Yeliz Toy: Eşitlik, özgürlük, laiklik mücadelesi yükseltilmelidir
"AKP iktidarı döneminde İstanbul Sözleşmesi'nin feshedilmesi, ardından 6284 sayılı kanunun ve kadınların nafaka hakkının tartışılması önümüzdeki süreçte biz kadınları örgütlenerek lâiklik temelli sağlam bir mücadele hattı örmeyi zorunlu kılmaktadır."
Röportaj: Alperen Kandemir
14 Mayıs seçimleri geride kaldı. Son yılların en sağcı Meclis’i oluşurken, siyasal İslamcı partiler de gerek Cumhur gerekse Millet İttifakı listelerinden Meclis’e milletvekili gönderdiler. Biz de kadın mücadelesi açısından bu tabloyu Eğitim-İş Bursa Şube Başkanı Yeliz Toy ile konuştuk.
Toy, “Domuz bağlarıyla ülkeyi Ortaçağ karanlığına hapsetmek isteyen faşistlere, gericilere karşı ilerici kadınların örgütlülüğü büyütülmeli, tüm kamuoyu tehlikenin farkında olmalı ve bu gericiliğe en ufak bir alan açılmadan mücadele edilmelidir.” diyerek şunları kaydetti:
14 Mayıs seçimlerinin ardından HÜDA-PAR, Yeniden Refah Partisi gibi unsurlar mecliste temsiliyet kazandı. Bunu nasıl değerlendiriyorsunuz?

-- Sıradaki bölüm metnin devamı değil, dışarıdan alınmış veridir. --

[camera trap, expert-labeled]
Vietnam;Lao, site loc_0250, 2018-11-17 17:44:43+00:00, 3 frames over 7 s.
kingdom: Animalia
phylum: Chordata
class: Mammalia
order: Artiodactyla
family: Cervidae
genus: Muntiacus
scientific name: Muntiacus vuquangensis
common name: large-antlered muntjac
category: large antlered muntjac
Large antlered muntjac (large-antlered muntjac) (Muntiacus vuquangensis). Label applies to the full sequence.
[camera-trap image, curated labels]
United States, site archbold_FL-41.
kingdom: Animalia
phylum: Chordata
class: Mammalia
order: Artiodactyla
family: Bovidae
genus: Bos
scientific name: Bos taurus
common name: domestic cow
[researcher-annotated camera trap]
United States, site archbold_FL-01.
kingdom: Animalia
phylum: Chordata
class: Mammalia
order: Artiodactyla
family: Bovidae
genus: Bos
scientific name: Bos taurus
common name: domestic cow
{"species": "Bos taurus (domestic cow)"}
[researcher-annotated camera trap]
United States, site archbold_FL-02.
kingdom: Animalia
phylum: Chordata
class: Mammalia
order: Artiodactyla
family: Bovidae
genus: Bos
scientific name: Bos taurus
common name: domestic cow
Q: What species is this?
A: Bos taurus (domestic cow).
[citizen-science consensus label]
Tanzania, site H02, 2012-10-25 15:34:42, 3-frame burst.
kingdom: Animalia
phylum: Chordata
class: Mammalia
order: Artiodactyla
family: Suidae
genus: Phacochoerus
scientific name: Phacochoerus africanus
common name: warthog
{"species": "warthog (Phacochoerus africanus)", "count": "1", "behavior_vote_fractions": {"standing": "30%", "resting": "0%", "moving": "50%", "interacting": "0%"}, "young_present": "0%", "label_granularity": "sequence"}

Cumhuriyetin 100. yılında, Cumhuriyet ile hesaplaşmak isteyenler yeni ortaklarla ve gizlemeden laiklik karşıtı, cağ dışı söylemlerle halka hitap etmekte ve hatta Gazi Meclis’te yerlerini almaktalar.
Anayasayı değiştirme arzusu, dini referans alan politikaları, karma eğitim karşıtı açıklamalarıyla Hüda-Par ve “Okullarda müfredat değiştirilecek, eğitim sistemi ahiret öncelikli nesiller yetiştirecek” diyen Yeniden Refah Partisi, Cumhuriyet Eğitimi’ni hedef alan açıklamalarıyla AKP’nin gerici piyasacı dizaynını biraz daha geri forma taşıma yolunda ilerlemekteler.
Cumhuriyet’in çağdaş, bilimsel, modern toplum yapısına aykırı; itaatçi, ümmetçi toplum yaratma arzusundaki iktidarın, önündeki en büyük engel bugüne dek laiklikti, bugün hala böyle…
Bugüne dek bu gericiliği yalnız bırakmayan, her adımda ona eşlik eden “sermaye ve faşizm” e eklemlenen laik, bilimsel, karma eğitim karşıtı, medrese eğitimine öykünen, Anayasa ile güvence altına alınmış Devrim Kanunları’na açıkça muhalefet eden yapı ile gericilik-piyasacılık-niteliksizlik bugün her zamankinden daha güçlüdür.
Hatta Aydınlanma Devrimleri’nin gerçekleştirilmesinde öncü rol üstlenen Türkiye Büyük Millet Meclisi’ndedir.
AKP iktidarında kadınların kazanılmış hakları en fazla tartışma konusu olan başlıklar arasında yer aldı. Yeni Meclis bileşimine bakıldığında kadınları ne bekliyor?
Yeni Meclis bileşimine baktığımızda; kadınların bugüne dek kazanılmış tüm hakları tehlikededir. Anayasa ile güvence altına alınmış haklarımız dahi, Akp tarafından Hüda-Par ve Yeniden Refah eliyle hayata geçirilmek istenecektir. AKP iktidarı döneminde İstanbul Sözleşmesi’nin feshedilmesi, ardından 6284 sayılı kanunun ve kadınların nafaka hakkının tartışılması önümüzdeki süreçte biz kadınları örgütlenerek lâiklik temelli sağlam bir mücadele hattı örmeyi zorunlu kılmaktadır.
Domuz bağlarıyla ülkeyi Ortaçağ karanlığına hapsetmek isteyen faşistlere, gericilere karşı ilerici kadınların örgütlülüğü büyütülmeli, tüm kamuoyu tehlikenin farkında olmalı ve bu gericiliğe en ufak bir alan açılmadan mücadele edilmelidir.
Faşizme, gericiliğe ve onların beslediği tarikat ve cemaatlere karşı eşitlik, özgürlük, laiklik mücadelesi yükseltilmelidir.